=== TRECHO FORNECIDO ===

Às autoridades portuárias paraenses, ele declarou que dentro das caixas havia “amostras botânicas extremamente delicadas” destinadas ao Jardim Botânico Real de Kew Gardens, de propriedade de “Sua Majestade Britânica”, a rainha Vitória, em Londres.
> “Na minha mente, eu tinha toda a certeza de que se as autoridades descobrissem o objetivo do que eu tinha a bordo, seríamos detidos sob a alegação de que necessitavam de instruções do governo central do Rio, se é que não seríamos interditados”, escreveu Wickham nas suas memórias.
Liberado para cruzar o Atlântico, numa viagem “calma e azul”, o inglês deixava para trás uma cidade em obras que estava se transformando em uma das mais modernas e pujantes das Américas, mas não por muito tempo.
Como a elite de Belém iria descobrir algumas décadas mais tarde, o objetivo encoberto pelo inglês era puramente econômico: estabelecer uma indústria de cultivo de seringueiras, então exclusivas da Amazônia, do outro lado do mundo, nas colônias britânicas na Ásia.

===

→ OBJETIVO DO EXERCÍCIO
De acordo com o trecho fornecido, a que instituição Wickham disse às autoridades portuárias paraenses que as caixas se destinavam?

=== SEÇÃO DE DADOS ===

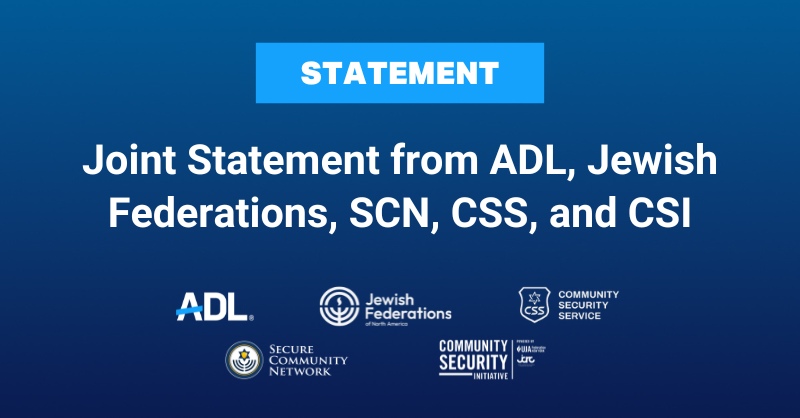 ADL's tweet photo. Following the horrific antisemitic attack in Sydney at a Hanukkah celebration, ADL, @jfederations, @Official_SCN, @TheCSSorg and CSI of NY strongly urge all Jewish organizations that are hosting events in the coming days to coordinate with law enforcement, extend security perimeters, require registration and remain vigilant.

Full guidance here: https://t.co/SrWyscuGEB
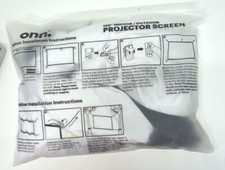ONN 120" Indoor/Outdoor Fabric Projector Screen, White. New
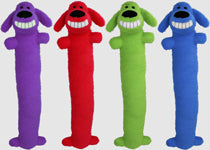Multipet Loofa Jumbo Dog Toy Assorted 24 in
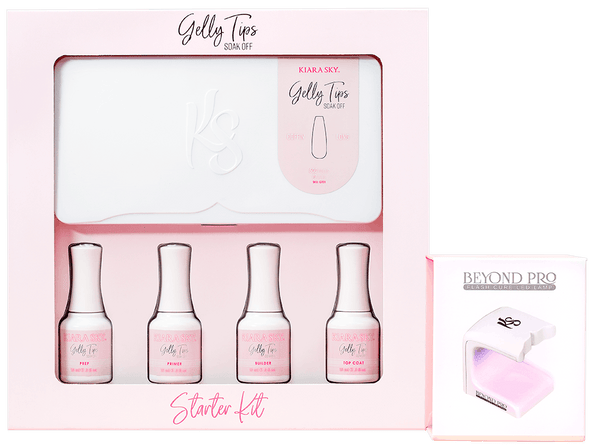 Kiara Sky Nail Gelly Tip Starter Kit Square Short Kiara Sky Professional Nails Uk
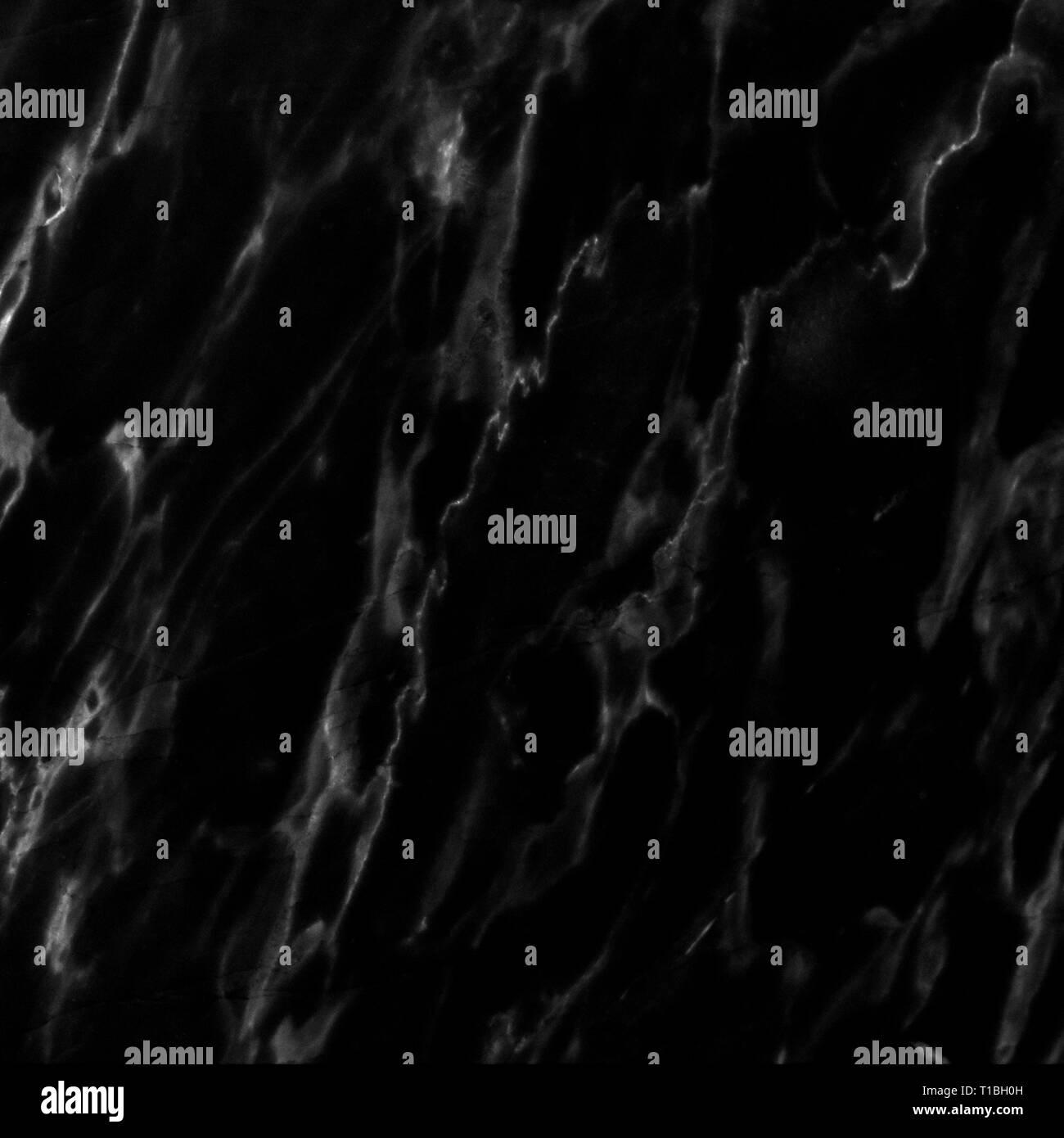 Texture di marmo sul marmo nero la superficie della piastrella, closeup foto sul marmo nero superficie di piastrelle sul pavimento in marmo presentano una texture di marmo in una piastrella, nero b Foto Stock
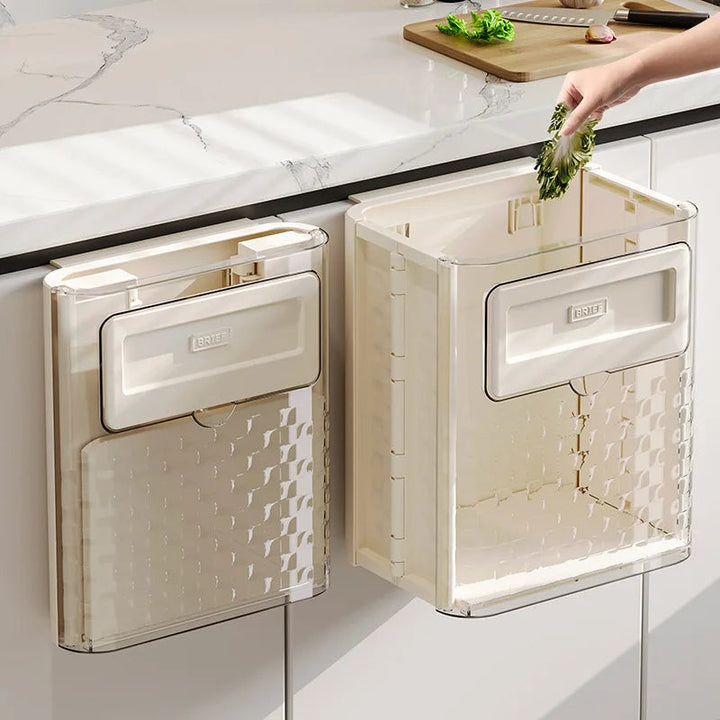 BowLift | Space Saver Door Hanging Foldable Garbage Can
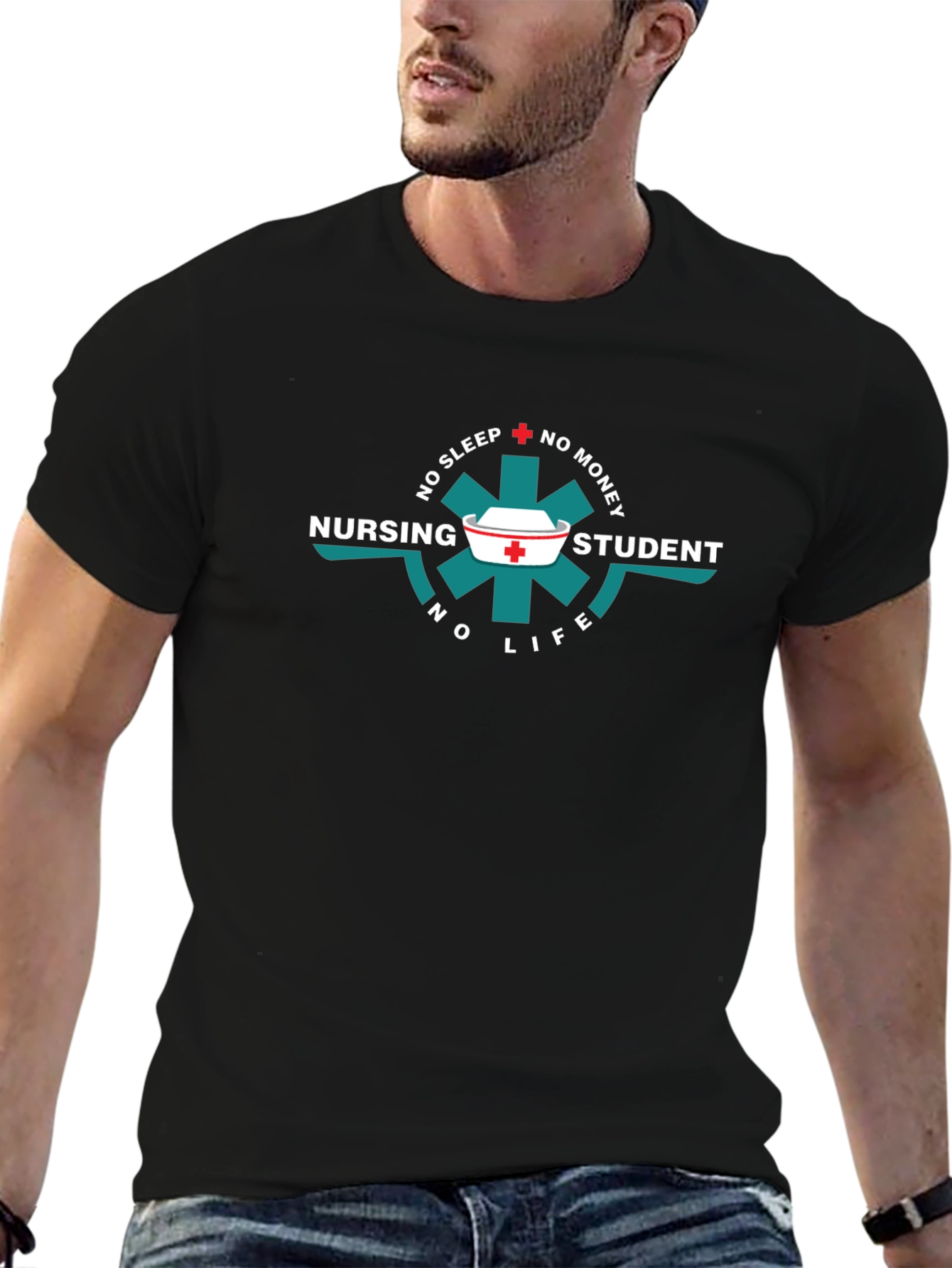 Nursing Student Life Graphic T-Shirt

===

→ CAMPO DE RESPOSTA
Ele disse que as caixas se destinavam ao Jardim Botânico Real de Kew Gardens, em Londres.